## Stated task
Find the line containing "What is the separation of" in the entries; transcribe it and all remaining lines through the end, exactly as they appear, but not the pictures.

## Supplied records

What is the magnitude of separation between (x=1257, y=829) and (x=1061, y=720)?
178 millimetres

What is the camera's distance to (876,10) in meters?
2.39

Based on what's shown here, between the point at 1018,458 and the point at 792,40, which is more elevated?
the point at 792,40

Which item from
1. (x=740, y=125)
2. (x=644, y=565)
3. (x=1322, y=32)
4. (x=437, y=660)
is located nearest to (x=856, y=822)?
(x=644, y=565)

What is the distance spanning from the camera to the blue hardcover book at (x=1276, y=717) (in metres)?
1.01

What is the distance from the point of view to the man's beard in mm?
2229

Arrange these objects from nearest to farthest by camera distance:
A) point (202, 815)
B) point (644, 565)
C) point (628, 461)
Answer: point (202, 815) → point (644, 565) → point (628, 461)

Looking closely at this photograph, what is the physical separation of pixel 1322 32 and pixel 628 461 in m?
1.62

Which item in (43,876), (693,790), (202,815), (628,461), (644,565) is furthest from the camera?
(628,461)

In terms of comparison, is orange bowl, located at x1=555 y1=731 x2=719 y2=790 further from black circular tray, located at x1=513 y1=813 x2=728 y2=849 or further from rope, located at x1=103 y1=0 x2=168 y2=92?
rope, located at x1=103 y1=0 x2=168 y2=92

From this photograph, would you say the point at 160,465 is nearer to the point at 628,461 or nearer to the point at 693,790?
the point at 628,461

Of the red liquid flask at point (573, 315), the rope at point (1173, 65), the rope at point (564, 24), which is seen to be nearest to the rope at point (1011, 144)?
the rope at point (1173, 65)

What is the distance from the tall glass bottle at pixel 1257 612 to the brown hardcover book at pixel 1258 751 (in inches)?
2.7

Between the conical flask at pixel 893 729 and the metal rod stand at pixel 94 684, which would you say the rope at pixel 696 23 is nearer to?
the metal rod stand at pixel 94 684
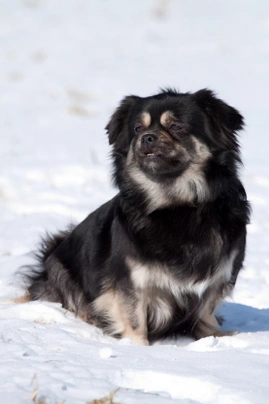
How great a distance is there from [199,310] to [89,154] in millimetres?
5246

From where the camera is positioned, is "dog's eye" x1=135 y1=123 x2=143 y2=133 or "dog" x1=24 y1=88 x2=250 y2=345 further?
"dog's eye" x1=135 y1=123 x2=143 y2=133

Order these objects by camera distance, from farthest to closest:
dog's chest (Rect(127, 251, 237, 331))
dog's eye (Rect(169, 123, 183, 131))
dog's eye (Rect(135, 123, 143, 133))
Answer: dog's eye (Rect(135, 123, 143, 133))
dog's eye (Rect(169, 123, 183, 131))
dog's chest (Rect(127, 251, 237, 331))

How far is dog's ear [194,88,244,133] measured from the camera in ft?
13.7

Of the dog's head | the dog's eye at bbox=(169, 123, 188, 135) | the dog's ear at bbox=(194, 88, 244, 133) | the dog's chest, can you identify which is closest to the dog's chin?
the dog's head

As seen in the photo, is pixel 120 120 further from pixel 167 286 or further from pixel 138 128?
pixel 167 286

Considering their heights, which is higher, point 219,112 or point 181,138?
point 219,112

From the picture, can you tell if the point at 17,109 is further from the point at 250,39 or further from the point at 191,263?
the point at 191,263

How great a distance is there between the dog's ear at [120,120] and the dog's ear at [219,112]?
44 centimetres

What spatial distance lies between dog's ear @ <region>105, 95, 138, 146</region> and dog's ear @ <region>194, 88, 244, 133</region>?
0.44 meters

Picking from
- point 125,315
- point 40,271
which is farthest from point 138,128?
point 40,271

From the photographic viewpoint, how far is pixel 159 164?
4098 millimetres

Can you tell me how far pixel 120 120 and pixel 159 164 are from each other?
1.69 feet

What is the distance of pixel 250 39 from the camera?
14.9 m

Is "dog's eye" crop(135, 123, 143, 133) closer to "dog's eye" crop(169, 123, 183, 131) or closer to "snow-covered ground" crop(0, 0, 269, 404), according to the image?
"dog's eye" crop(169, 123, 183, 131)
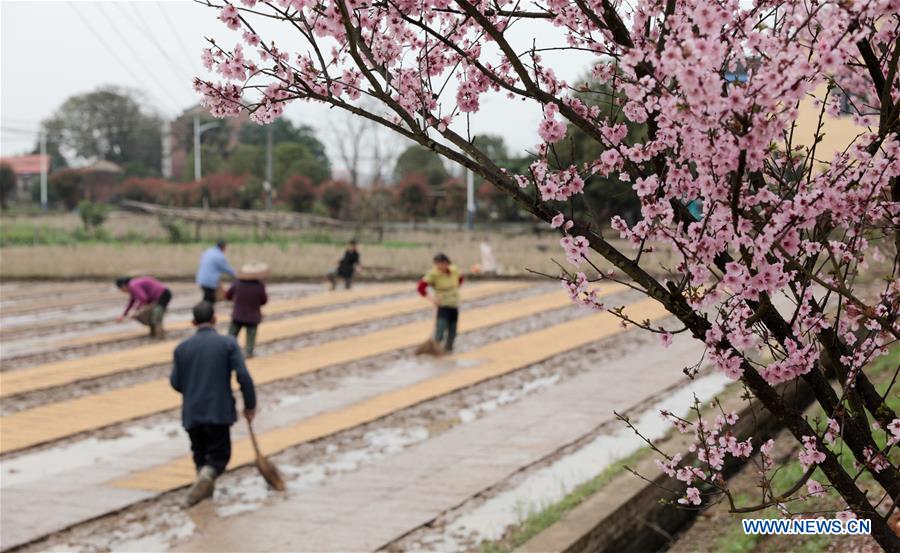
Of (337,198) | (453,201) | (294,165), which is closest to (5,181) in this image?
(294,165)

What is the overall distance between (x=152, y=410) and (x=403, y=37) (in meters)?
8.44

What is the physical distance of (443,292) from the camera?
15086mm

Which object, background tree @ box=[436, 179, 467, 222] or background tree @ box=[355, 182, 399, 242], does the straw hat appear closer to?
background tree @ box=[355, 182, 399, 242]

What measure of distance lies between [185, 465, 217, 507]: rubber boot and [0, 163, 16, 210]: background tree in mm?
64708

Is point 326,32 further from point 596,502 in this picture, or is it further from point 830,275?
point 596,502

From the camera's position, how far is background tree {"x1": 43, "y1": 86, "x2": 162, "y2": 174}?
83.9 meters

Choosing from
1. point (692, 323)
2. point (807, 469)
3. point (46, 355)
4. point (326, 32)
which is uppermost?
point (326, 32)

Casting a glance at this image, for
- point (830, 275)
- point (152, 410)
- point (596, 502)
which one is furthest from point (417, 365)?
point (830, 275)

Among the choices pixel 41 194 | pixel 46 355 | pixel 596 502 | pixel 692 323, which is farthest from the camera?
pixel 41 194

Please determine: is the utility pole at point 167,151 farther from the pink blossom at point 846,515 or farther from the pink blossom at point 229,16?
the pink blossom at point 846,515

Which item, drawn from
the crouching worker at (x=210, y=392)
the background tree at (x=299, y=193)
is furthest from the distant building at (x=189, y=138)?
the crouching worker at (x=210, y=392)

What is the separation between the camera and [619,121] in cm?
368

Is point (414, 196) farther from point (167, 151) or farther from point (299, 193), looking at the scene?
point (167, 151)

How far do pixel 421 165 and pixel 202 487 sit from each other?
52522mm
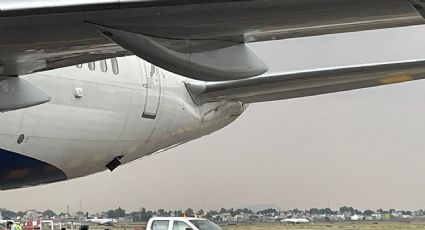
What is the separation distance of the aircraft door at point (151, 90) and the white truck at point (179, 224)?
27.3ft

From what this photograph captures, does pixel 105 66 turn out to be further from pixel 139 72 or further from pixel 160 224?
pixel 160 224

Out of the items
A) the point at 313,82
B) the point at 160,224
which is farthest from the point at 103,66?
the point at 160,224

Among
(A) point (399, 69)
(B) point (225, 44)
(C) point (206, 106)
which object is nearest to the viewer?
(B) point (225, 44)

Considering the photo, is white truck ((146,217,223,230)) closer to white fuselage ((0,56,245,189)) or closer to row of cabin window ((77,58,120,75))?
white fuselage ((0,56,245,189))

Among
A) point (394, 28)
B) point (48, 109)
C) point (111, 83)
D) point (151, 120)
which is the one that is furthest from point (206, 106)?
point (394, 28)

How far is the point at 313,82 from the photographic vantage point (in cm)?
1198

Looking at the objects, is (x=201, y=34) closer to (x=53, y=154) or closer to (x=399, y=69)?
(x=399, y=69)

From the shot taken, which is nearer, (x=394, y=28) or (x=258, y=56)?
(x=394, y=28)

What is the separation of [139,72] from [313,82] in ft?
10.2

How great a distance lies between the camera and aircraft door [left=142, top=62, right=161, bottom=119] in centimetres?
1323

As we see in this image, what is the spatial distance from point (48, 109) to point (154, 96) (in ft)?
7.99

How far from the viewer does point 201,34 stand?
5.33 metres

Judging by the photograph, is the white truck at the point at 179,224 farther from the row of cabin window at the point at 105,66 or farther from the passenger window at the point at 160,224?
the row of cabin window at the point at 105,66

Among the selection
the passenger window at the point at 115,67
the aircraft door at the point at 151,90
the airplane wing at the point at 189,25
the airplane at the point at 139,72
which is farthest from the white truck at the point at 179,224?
the airplane wing at the point at 189,25
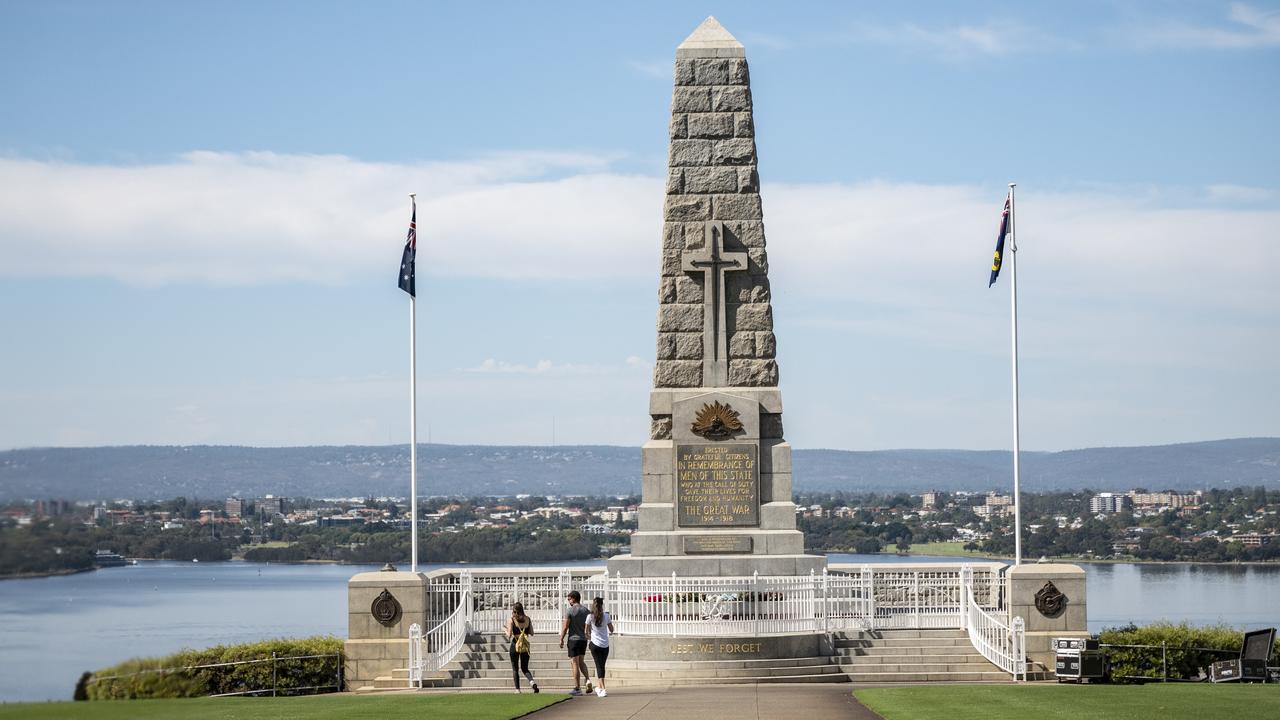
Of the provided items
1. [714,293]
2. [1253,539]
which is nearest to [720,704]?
[714,293]

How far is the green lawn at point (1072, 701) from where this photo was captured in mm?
17172

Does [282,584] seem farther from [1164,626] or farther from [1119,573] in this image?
[1164,626]

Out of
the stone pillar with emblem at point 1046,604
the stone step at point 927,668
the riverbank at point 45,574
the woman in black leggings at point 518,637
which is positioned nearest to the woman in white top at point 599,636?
the woman in black leggings at point 518,637

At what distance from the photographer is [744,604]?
23.9 m

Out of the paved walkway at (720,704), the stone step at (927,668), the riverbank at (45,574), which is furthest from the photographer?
the stone step at (927,668)

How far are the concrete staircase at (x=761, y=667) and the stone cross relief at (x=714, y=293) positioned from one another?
217 inches

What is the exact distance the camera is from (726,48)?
28922 mm

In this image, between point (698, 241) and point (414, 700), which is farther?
point (698, 241)

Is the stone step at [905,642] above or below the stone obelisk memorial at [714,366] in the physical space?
below

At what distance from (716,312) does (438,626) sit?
756cm

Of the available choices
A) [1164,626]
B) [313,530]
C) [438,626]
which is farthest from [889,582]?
[313,530]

## Complete response
What is the separation of [139,72] from [313,82] in ft?
10.2

How great a distance lies between the camera and aircraft door [left=142, top=62, right=161, bottom=119] in centimetres?
1323

As we see in this image, what is the spatial distance from point (48, 109) to point (154, 96) (in ft)?
7.99

How far from the viewer does point 201,34 stand?
5.33 metres

Judging by the photograph, is the white truck at the point at 179,224 farther from the row of cabin window at the point at 105,66 or farther from the passenger window at the point at 160,224?
the row of cabin window at the point at 105,66

Among the selection
the passenger window at the point at 115,67
the aircraft door at the point at 151,90
the airplane wing at the point at 189,25
the airplane at the point at 139,72
which is farthest from the white truck at the point at 179,224?
the airplane wing at the point at 189,25
Of the provided items
1. [714,293]
2. [1253,539]
which is nearest to [720,704]?
[714,293]

How far is the green lawn at point (1072, 701) from where this photo was captured in mm?
17172

Does [282,584] seem farther from [1164,626] or farther from [1119,573] in this image?
[1164,626]

Out of
the stone pillar with emblem at point 1046,604
the stone step at point 927,668
the riverbank at point 45,574
the woman in black leggings at point 518,637
which is positioned nearest to the woman in white top at point 599,636?
the woman in black leggings at point 518,637

At what distance from the photographer is [744,604]?
23.9 m

Out of the paved walkway at (720,704), the stone step at (927,668), the riverbank at (45,574), which is furthest from the photographer?
the stone step at (927,668)

How far are the concrete staircase at (x=761, y=667) and the stone cross relief at (x=714, y=293) positioned from one another?
217 inches

What is the exact distance the camera is from (726,48)?
28922 mm

In this image, between point (698, 241) and point (414, 700), which is farther?
point (698, 241)

Is the stone step at [905,642] above or below the stone obelisk memorial at [714,366] in the physical space?
below

At what distance from (716,312) does (438,626) sit?
756cm

Of the available choices
A) [1164,626]
B) [313,530]
C) [438,626]
which is farthest from [889,582]?
[313,530]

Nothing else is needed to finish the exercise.